As buscas por autoconhecimento e por práticas meditativas não vêm de hoje, mas, como nada está separado da história, nossa realidade contemporânea ressignifica muito do que, outrora, era diferente. Sequer preciso lembrar que, no Brasil de hoje, o Cristo revolucionário e amoroso que dava a outra face para bater, se tornou símbolo de pessoas que fazem arminha com a mão e defendem a tortura. O foco desse texto é outro: é sobre a retórica “gratiluz”, que nega a realidade concreta em nome de uma suposta iluminação. Afinal, de onde vem e a quem serve esse tipo de pensamento?

Sobre a “positividade tóxica”

Não gosto muito de usar esses termos que falam de uma “toxicidade”. Em geral, acho que mascaram outra coisa, um termo mais incisivo, mais radical, mais contundente. Nesse caso, eu não chamaria de “positividade tóxica”, mas de “espiritualidade acrítica”, ou, até, “espiritualidade neoliberal”.

Quando se fala nessa tal “positividade tóxica“, se refere, principalmente, à perspectiva de que não devemos falar de coisas negativas, que, se falarmos de coisas boas, do amor, da felicidade, trazemos isso para nossas vidas. Longe de querer afirmar ou negar o poder das palavras, essa crença, levada ao extremo – talvez não tão extremo, por ser tão comum hoje em dia -, leva a posturas como espaços espiritualistas que dizem que “aqui não se discute política”, ou, pior ainda, “vamos falar de coisa boa”. Isto é, uma negação cotidiana da realidade concreta, sempre que essa realidade não cumpre a demanda de ser “coisa boa”. Acontece que a realidade está aí, e parar de falar dela não vai mudá-la. Afinal, esses grupos buscam alguma mudança?

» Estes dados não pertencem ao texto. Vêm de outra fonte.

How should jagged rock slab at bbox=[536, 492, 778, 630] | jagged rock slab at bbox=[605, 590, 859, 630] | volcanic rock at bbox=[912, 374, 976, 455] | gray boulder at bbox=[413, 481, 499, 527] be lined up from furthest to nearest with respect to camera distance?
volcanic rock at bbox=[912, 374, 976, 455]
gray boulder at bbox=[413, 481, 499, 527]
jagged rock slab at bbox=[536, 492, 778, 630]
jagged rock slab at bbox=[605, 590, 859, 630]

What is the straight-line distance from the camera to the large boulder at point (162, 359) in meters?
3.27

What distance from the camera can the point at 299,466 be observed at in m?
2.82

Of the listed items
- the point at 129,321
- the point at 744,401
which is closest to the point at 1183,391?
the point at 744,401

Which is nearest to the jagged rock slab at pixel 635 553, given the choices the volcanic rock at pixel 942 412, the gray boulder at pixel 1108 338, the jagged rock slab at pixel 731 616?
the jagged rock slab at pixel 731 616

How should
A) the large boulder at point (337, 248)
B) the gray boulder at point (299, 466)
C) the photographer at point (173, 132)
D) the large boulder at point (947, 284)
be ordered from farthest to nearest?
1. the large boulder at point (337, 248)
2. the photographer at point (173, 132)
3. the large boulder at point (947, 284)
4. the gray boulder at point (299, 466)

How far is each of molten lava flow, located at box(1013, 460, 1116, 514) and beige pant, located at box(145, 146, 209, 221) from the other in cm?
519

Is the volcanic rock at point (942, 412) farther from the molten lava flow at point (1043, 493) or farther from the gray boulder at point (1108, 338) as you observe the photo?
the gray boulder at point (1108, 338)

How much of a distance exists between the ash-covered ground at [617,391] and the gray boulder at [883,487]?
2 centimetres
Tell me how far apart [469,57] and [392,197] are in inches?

Não se trata, aqui, de criticar uma positividade social, mas sim de não negar a realidade em detrimento de uma fala monotônica, em uníssono de “gratidão”, sabe-se lá pelo quê. Como diria o bom e velho Raulzito (Raul Seixas, pra quem não tá acostumado com esse apelido carinhoso),

Ei, bicho, onde é que vai com essa flor no cabelo?
Com esse sorriso de paz e desespero?
Olhe pro lado e você vai entender

Nós também vivemos “num clima brabo, cheio de violência”, Raulzito. Também me irrito com essa gente fazendo sinal de “paz e clemência”. De fato, essas pessoas precisam olhar pro lado, pra entender, mesmo. O mundo não gira em torno de seus umbigos. Estar feliz com sua vivência, ser grato por suas conquistas não deveriam ser um impedimento para que essas pessoas se compadecessem com aqueles e aquelas que estão sofrendo. Aliás, deveria ser o contrário, não? As pessoas mais espiritualizadas não deveriam amar o próximo? Não deveriam querer que a vida fosse melhor para todos e todas? Ou só a quem pode pagar coachs e cursos caros de autoconhecimento?

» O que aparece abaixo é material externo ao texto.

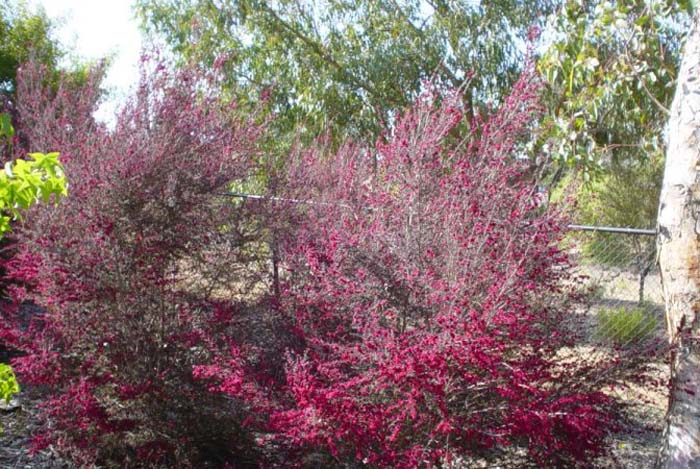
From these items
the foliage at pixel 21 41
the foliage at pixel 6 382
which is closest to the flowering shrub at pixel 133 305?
the foliage at pixel 6 382

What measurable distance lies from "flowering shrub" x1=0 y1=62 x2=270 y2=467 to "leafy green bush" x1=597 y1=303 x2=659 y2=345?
3376 millimetres

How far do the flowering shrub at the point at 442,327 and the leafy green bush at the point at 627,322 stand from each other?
2.96 metres

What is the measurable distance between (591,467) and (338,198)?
2.19 m

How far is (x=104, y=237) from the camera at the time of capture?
4.12 meters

Para quem é vendida essa espiritualidade?

 

Tem falas que são certeiras. Os caminhos espiritualistas que vão em busca de uma ancestralidade são louváveis, mas a que custo? – aqui com duplo sentido: custo simbólico e financeiro. Em primeiro lugar, quem pode pagar para acessar esses conhecimentos ancestrais? A busca por esses conhecimentos, em si, não só não é negativa, como, ao meu ver, deveria ser bastante valorizada, porém quando o resultado é que apenas uma pequena parcela da população é capaz de acessar esses conhecimentos, visto seus altíssimos valores de cursos, terapias e afins, qual mensagem está implícita nessa prática?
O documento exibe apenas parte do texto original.